Top tools for artificial intelligence in the cloud
‘Artificial Intelligence-as-a-Service’ is trending, especially because small-scale companies do not wish to do the heavy lifting of setting up end-to-end data pipelines, but would prefer to focus on each stage of the preprocessing, training and deployment processes. For instance, Amazon and Google’s cloud platforms offer a set of endpoints to address machine learning on streaming data. In fact, their recent offerings like Google Cloud AutoML and the Amazon Web Services SageMaker focus on transferring control into the user’s hands by introducing more interpretability; but they still have some distance to travel when considering the level of automation and performance across heterogenous data sets.
Following Rekognition in 2017, Amazon has ramped up focus on natural language processing, automatic speech recognition, text-to-speech services, and neural machine translation technologies as managed services in the cloud. The company introduced video and image analysis using DeepLens, making it easier for developers to access these as desired.
Top Web frameworks for machine learning
Web frameworks have been all the rage in machine learning as neural networks have reduced in size and gained sufficient accuracy when compared to human standards. One of the forerunners in this space is Andrej Karpathy’s ConvNet.js. This inspired similar work or parallel lines of thought that later resulted in libraries based in JavaScript, which can be run as part of server-side or client-side scripts. The recent release of TensorFlow.js is a solid step forward in this direction, extending the ecosystem for developers seeking to bring the machine learning experience to the browser. There are other frameworks, including ml5js, focused on offering a complete set of in-browser machine learning capabilities.
Top ML tools for mobile app developers
‘Data is more valuable than gold these days’. All mobile app developers want to integrate advanced analytics including machine learning systems into data processing, to enable them to generate more accurate insights and make decisions based on the ‘big picture’ of the user statistics within their apps. It becomes a very lucrative market to capture as app developers seek custom solutions for their use cases, which focus on an unchanged user experience in spite of a huge amount of processing in the backend.

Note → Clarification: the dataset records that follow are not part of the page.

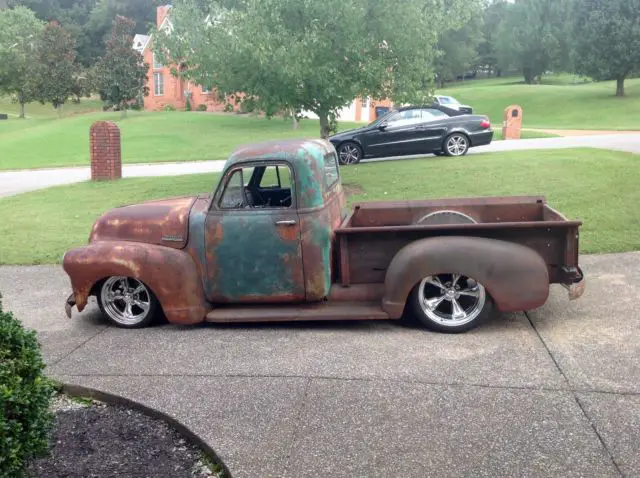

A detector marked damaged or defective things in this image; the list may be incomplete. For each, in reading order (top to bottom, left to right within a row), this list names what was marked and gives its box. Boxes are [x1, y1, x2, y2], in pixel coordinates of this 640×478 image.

rusty truck bed [332, 195, 584, 288]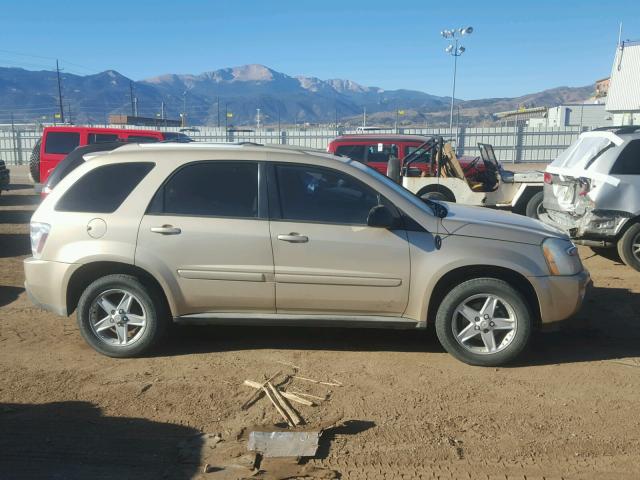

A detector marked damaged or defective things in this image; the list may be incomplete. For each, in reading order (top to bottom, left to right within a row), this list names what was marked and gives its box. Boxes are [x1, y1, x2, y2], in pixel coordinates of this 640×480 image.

damaged white car [544, 126, 640, 270]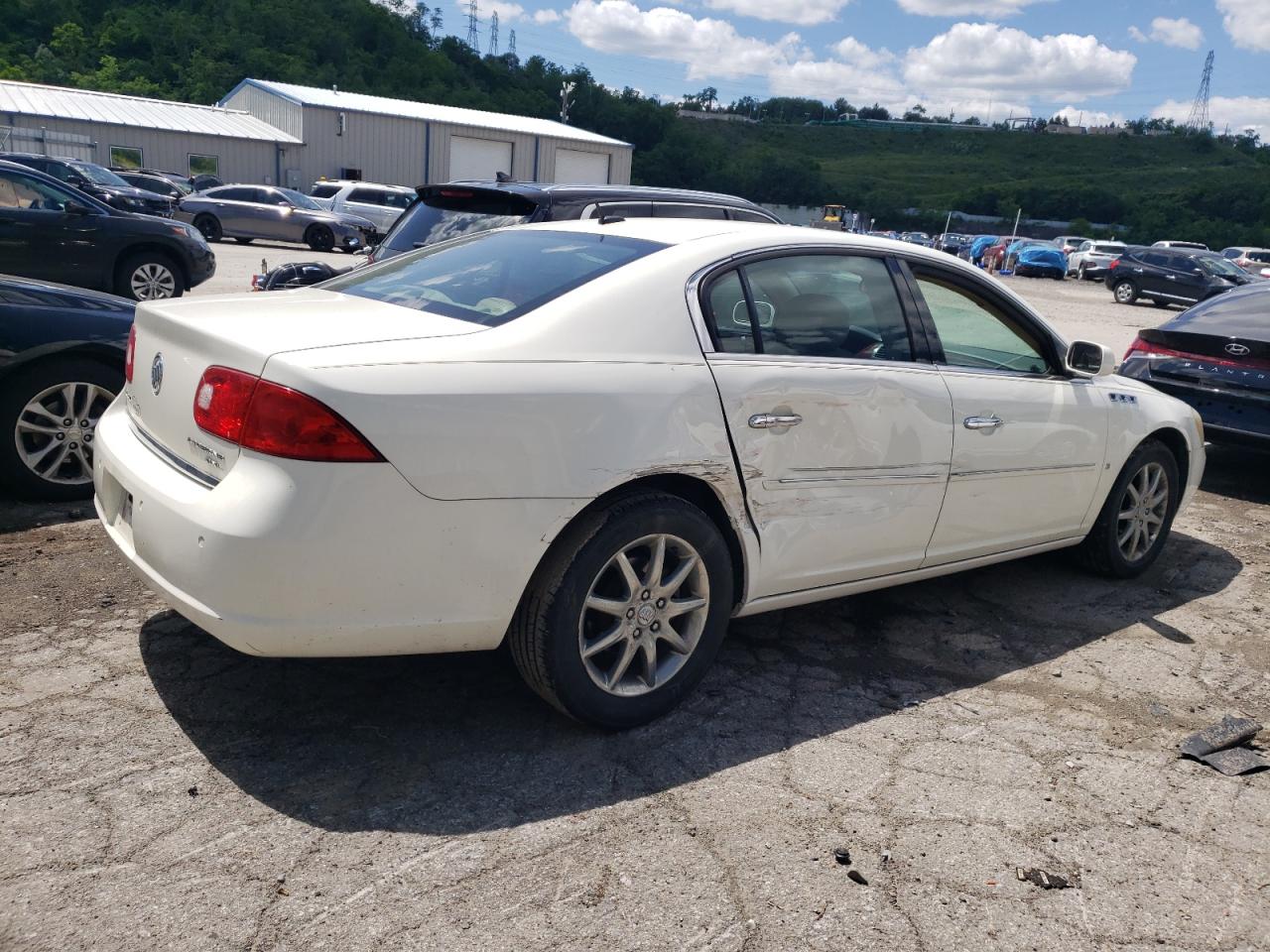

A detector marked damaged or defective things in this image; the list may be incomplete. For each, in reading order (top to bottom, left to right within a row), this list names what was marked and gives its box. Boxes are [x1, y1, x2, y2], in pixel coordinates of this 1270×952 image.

cracked asphalt pavement [2, 275, 1270, 952]
damaged car in background [93, 222, 1204, 731]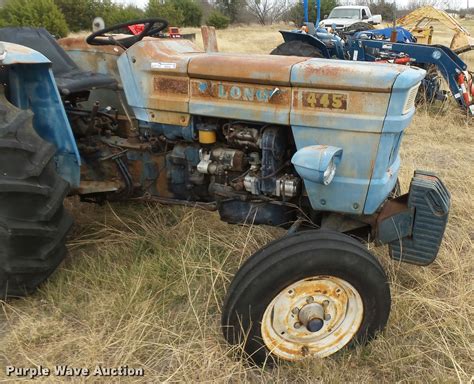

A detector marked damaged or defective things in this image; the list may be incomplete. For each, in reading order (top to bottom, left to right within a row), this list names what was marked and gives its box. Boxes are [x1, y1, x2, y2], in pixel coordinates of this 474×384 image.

Google is capitalising on its expertise in developing and supporting TensorFlow by releasing ML Kit which caters to the Android market, often with specific requirements of low-memory impact and low-resource learning, on the fly. This comprises specific libraries that address text and face recognition, bar code scanning, image labelling and face detection, and will soon see a foray into natural language processing, with support for the smart reply feature seen in its other products including Gmail.
Apple, meanwhile, is playing catch-up with its CoreML library. The advantage of the competition within this space has been the release of a huge repository of lightweight models optimised for mobile devices that permit the end user to continue to have a streamlined experience on handheld devices.
Overall, the machine learning landscape is growing increasingly crowded with new frameworks emerging and older ones fading; but a huge amount of work is focused on working in conjunction and promoting a much healthier environment for developers and researchers. This bodes well for the end users as we note the emergence of mature, capable and interpretable open source machine learning tools for use cases spanning the tech landscape and beyond.